Loading PDFs with OCR¶
Astera ReportMiner provides the functionality to extract data from PDFs. There are two types of PDFs that are used, extractable and non-extractable. Extractable files contain text, whereas, the non-extractable PDFs have images or scanned documents saved as PDFs. In order to extract data from these PDFs, Astera ReportMiner provides an option to load these files with Optical Character Recognition (OCR).
Using OCR¶
We have a PDF file which is a scanned copy of an invoice for a consulting service. We will use the OCR option in Astera ReportMiner to extract the data.
1. Go to File > New > Report Model,
Select the PDF and click Open.
2. As the file does not have text, and is comprised of images, ReportMiner presents it as follows:
Select Use OCR to begin OCR processing on the document.
As the OCR is processed, a green processing bar is shown and if you want to cancel the processing, you can uncheck the Use OCR option in the OCR Options section of the Report Options panel.
4. For the current file read, the OCR gives us the following result:
As can be seen, there are a few misread items in the quantity column.
There is another option, OCR Resolution, where the user can select a suitable resolution to apply OCR. In order to determine which option is best for your case, visit the Best Practices for OCR document.

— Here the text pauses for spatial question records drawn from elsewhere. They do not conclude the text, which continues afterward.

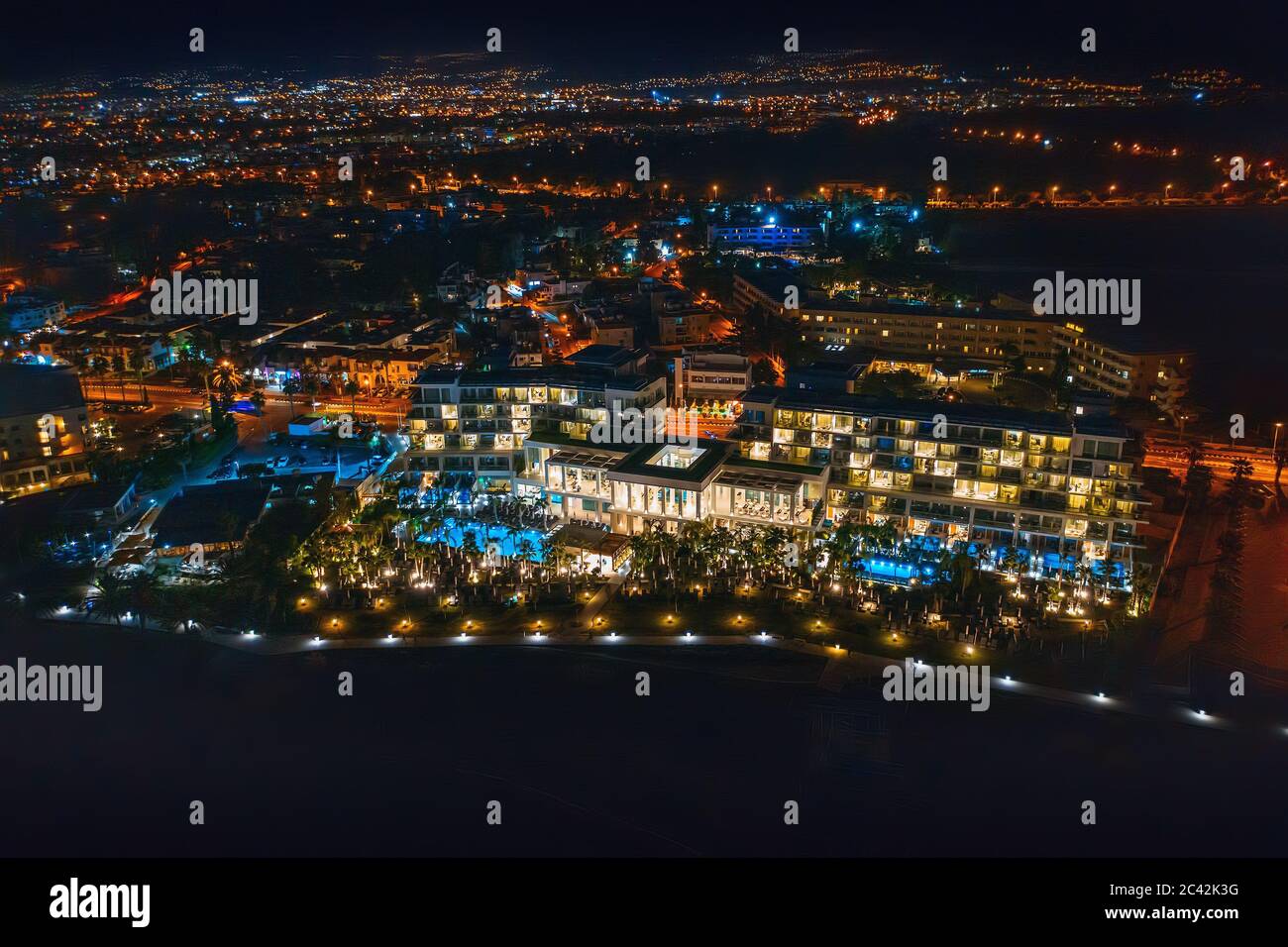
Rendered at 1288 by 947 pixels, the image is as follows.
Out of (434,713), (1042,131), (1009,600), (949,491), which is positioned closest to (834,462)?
(949,491)

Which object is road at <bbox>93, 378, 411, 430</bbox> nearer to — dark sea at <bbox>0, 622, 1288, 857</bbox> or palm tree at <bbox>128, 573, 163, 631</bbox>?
palm tree at <bbox>128, 573, 163, 631</bbox>

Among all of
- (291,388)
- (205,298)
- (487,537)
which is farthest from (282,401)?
(487,537)

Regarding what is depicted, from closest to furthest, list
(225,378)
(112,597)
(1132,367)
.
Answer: (112,597)
(1132,367)
(225,378)

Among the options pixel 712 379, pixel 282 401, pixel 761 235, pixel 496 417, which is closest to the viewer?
pixel 496 417

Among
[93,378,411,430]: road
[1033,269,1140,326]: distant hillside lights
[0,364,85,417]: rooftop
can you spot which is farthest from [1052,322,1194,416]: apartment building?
[0,364,85,417]: rooftop

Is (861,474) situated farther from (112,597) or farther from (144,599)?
(112,597)

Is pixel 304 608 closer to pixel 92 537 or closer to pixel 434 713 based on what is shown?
pixel 434 713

We will select OCR Resolution at low and we get the following result.
5. After processing, the data is presented on the designer. Along with useful data, there are also some noise elements in the original file which are incorrectly converted to text and some erroneous readings of data.
ReportMiner has an Edit Mode to allow the user to edit the extracted data in order to clean and correct the result of OCR.
Click the Start Edit Mode icon on the toolbar above the designer.
6. In the Edit Mode, there is a separate toolbar with tools for editing.
Icon | Name | Purpose & Functionality |
---|---|---|
Save | To save the extracted data to a .txt file. | |
Find and Replace | To find and/or replace a particular string within the text. | |
Cut | To cut a particular data to clipboard. | |
Copy | To copy a particular data to clipboard. | |
Paste | To paste the last item from the clipboard. | |
Undo | To undo the previous action taken. | |
Redo | To redo the undone action. | |
Revert to Original | To revert the edits back to original. | |
End Edit Mode | To end Edit Mode and go back to the Report Model. |
We will edit the data in the file to remove the noise elements and correct a few numbers.
7. The editable data can be saved at any point to a .txt file for ease in later use.
8. Once done with the edits, click on the End Edit Mode icon on the toolbar above the designer. After edits, closing the edit mode changes the source file path of the report model to the .txt file we just saved.
Now, you can proceed to interact with the data on the designer as normal in a Report Model.
This concludes our discussion on the usage of OCR in loading files in Astera ReportMiner.